RECORD LIST:
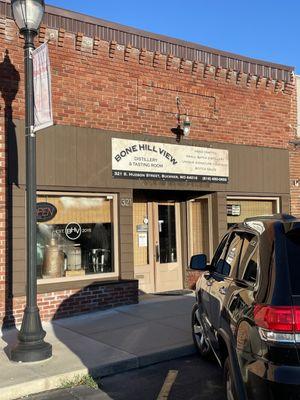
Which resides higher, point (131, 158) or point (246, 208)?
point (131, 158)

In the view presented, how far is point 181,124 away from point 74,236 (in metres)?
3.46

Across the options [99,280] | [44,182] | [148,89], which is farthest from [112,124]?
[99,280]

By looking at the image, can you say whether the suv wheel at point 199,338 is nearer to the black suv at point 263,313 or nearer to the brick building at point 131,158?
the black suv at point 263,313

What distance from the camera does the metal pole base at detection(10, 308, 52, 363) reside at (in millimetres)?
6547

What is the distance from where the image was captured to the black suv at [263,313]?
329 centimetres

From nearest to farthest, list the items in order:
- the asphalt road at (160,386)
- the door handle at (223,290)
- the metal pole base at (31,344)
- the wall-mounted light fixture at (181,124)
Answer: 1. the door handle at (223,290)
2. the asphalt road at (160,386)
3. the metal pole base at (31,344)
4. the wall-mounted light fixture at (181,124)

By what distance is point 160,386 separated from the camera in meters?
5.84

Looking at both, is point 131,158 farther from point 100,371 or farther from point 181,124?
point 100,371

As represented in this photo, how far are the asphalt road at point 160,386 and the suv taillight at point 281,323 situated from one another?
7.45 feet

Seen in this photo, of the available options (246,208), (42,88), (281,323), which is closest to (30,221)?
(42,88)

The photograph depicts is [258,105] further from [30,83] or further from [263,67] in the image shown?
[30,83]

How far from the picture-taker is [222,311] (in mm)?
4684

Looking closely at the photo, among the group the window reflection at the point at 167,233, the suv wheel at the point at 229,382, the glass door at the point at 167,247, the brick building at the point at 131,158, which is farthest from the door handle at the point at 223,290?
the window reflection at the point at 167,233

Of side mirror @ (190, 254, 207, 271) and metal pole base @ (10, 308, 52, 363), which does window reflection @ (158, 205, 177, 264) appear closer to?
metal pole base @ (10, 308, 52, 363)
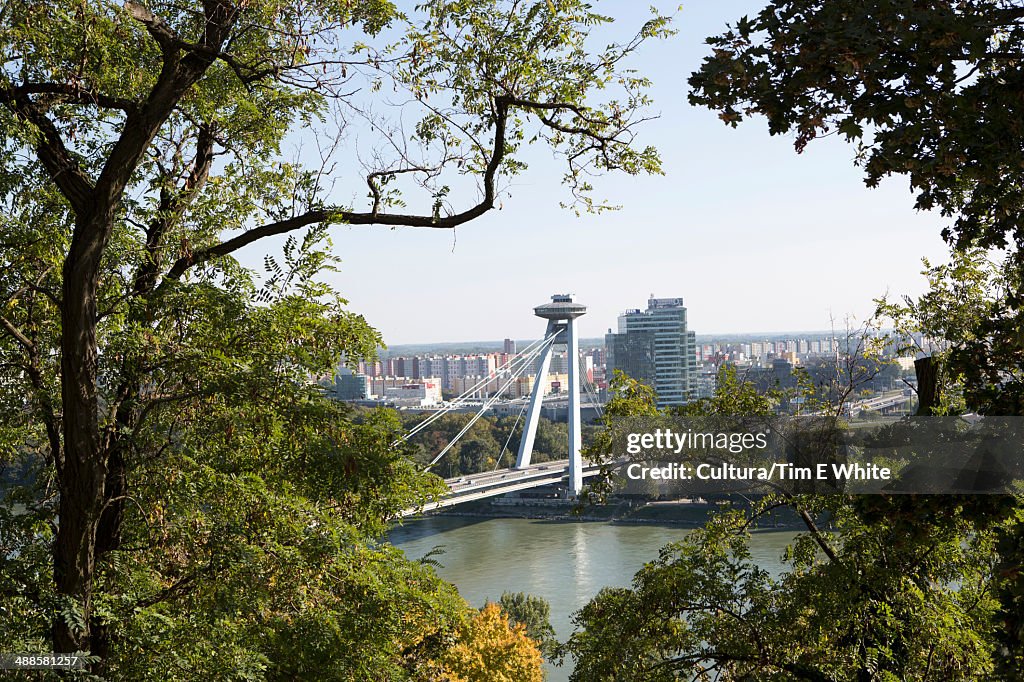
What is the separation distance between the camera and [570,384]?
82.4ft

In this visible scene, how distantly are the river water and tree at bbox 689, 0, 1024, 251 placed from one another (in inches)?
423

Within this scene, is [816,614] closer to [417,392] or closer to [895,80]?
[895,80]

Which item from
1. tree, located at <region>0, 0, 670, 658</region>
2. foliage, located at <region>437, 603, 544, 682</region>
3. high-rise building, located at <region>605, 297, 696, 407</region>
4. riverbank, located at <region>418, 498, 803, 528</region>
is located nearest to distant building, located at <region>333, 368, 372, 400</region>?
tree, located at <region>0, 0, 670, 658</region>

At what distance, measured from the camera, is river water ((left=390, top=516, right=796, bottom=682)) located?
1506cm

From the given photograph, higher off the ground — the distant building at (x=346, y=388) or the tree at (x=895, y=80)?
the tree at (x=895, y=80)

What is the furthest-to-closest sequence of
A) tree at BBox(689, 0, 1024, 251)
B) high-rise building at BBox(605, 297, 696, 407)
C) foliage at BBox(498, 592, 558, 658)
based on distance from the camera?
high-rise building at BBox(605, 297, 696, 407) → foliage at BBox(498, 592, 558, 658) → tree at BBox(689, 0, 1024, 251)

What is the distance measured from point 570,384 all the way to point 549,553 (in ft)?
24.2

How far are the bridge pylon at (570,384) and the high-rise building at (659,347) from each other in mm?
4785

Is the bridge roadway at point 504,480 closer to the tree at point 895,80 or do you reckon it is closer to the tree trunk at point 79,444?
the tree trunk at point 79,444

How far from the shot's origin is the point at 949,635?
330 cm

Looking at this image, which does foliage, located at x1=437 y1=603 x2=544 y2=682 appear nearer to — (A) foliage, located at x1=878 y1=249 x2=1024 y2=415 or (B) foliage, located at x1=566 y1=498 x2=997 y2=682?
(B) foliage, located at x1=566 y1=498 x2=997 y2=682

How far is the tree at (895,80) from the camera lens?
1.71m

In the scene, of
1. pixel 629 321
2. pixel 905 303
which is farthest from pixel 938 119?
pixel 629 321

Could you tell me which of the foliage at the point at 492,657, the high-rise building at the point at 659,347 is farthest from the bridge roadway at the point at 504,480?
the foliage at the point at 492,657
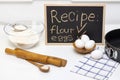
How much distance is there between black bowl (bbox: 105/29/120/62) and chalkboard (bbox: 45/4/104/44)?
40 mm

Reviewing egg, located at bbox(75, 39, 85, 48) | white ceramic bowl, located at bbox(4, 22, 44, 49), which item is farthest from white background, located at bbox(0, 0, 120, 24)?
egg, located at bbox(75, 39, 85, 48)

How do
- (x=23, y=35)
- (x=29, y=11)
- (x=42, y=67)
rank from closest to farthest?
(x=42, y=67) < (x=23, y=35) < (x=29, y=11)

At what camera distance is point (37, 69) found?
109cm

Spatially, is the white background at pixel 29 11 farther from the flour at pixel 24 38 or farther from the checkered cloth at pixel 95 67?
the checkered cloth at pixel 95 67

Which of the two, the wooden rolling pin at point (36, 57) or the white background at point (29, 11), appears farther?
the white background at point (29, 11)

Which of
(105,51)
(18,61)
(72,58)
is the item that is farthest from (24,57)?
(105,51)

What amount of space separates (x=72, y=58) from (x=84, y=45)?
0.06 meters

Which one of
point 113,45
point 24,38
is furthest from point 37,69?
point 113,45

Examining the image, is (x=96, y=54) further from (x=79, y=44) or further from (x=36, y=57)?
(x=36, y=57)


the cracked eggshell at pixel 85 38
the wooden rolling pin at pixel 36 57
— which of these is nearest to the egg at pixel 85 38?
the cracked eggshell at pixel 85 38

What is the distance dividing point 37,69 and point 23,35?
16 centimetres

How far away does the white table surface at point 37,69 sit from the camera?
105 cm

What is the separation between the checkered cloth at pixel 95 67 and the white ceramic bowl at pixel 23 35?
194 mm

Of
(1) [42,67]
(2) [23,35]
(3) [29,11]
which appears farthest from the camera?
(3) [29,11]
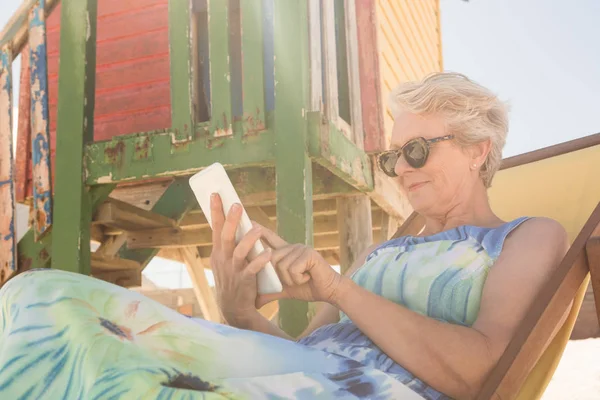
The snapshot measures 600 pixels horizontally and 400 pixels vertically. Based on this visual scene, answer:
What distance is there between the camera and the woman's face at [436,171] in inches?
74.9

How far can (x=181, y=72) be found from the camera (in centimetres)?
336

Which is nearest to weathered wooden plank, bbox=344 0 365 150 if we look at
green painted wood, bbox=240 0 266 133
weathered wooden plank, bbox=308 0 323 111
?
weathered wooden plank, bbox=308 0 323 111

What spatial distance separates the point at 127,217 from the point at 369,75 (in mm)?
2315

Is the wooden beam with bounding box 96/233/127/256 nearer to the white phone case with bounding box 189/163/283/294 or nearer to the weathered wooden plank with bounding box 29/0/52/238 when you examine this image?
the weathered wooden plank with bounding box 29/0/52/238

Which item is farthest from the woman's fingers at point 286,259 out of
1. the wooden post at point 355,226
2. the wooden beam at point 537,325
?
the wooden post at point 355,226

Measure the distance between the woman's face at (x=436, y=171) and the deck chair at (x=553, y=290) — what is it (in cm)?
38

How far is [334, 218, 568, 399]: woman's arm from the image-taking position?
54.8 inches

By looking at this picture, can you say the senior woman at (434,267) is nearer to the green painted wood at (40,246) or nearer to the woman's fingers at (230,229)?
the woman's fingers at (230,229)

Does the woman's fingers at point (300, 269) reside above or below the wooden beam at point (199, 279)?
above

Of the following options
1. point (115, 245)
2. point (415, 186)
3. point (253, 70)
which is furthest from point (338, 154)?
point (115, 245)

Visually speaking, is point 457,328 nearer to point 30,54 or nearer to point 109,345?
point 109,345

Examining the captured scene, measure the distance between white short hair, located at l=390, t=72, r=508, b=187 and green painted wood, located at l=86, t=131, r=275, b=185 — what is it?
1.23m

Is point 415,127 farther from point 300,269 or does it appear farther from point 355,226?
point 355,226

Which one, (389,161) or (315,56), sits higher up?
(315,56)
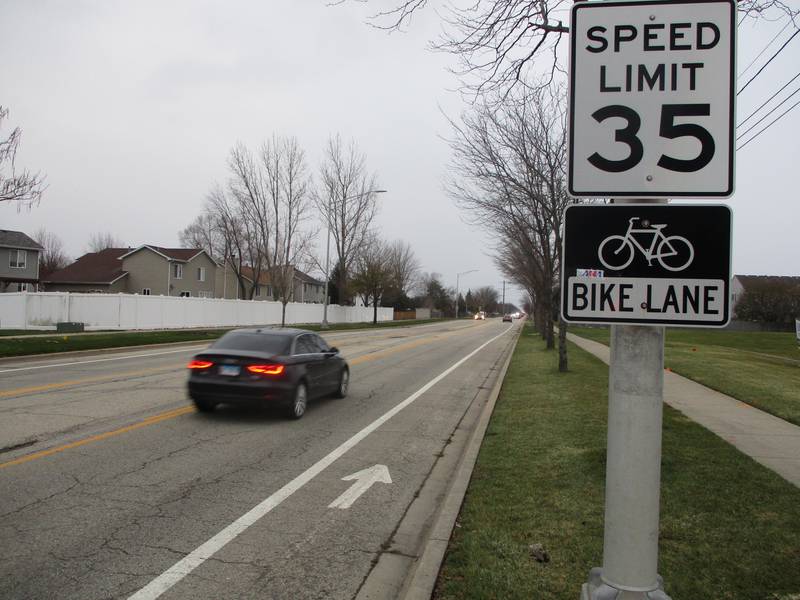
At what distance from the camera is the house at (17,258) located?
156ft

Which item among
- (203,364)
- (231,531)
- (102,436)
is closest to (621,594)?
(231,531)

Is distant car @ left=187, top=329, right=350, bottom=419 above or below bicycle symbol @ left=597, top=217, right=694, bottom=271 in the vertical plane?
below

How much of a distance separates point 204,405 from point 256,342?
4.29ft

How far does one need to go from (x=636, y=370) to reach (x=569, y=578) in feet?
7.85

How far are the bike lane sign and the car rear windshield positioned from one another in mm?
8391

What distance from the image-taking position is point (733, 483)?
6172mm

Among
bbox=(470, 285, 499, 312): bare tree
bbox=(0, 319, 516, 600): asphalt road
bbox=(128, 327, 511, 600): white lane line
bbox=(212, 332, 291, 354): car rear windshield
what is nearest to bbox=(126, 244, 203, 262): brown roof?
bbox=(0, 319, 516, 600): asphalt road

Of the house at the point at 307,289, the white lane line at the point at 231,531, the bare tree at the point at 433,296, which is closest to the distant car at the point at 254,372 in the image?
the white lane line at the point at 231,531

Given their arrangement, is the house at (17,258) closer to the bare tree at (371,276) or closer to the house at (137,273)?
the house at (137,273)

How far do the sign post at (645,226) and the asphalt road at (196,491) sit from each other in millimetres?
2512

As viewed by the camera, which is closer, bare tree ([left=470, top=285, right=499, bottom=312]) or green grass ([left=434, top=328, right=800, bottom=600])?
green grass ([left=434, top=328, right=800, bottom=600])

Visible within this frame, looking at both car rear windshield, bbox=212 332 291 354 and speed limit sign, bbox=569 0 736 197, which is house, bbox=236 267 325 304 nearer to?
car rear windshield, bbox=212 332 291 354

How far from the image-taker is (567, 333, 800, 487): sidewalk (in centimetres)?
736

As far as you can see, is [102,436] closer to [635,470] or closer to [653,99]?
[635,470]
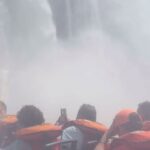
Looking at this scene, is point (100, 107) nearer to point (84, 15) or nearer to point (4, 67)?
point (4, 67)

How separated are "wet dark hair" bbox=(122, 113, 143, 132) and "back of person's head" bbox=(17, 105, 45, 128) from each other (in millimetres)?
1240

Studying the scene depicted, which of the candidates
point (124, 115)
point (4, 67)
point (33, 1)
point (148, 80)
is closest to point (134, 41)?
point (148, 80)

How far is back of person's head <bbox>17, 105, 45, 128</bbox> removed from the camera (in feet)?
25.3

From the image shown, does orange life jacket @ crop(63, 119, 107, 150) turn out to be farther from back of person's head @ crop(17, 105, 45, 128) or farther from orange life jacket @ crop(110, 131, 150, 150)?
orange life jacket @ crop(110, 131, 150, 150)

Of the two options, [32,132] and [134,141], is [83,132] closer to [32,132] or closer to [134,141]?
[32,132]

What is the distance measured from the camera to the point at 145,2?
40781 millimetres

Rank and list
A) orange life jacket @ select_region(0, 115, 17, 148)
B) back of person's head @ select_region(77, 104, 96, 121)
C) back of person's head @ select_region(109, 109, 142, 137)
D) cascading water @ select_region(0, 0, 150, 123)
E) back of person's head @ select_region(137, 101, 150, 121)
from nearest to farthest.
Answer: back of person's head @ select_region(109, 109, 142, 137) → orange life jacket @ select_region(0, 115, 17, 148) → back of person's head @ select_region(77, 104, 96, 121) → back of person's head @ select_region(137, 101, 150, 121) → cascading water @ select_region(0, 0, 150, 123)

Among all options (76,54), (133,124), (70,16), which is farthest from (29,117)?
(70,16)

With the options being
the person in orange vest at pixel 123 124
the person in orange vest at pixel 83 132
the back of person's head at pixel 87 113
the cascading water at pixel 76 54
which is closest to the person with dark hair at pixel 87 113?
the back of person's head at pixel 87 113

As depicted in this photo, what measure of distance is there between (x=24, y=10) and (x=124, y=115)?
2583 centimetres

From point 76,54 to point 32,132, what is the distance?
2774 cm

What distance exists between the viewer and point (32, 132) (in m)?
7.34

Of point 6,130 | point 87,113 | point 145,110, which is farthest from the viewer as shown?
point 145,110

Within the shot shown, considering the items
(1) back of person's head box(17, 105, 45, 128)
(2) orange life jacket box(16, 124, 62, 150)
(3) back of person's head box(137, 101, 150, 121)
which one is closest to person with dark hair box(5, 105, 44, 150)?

WHAT THE TASK REQUIRES:
Locate every line that contains the word "away", and copy each of those lines.

RESPONSE TO THE EXERCISE:
In the view presented, how far is point 181,124 away from point 74,236 (in metres)?
How far away does the white table surface at point 37,69 sit from the camera?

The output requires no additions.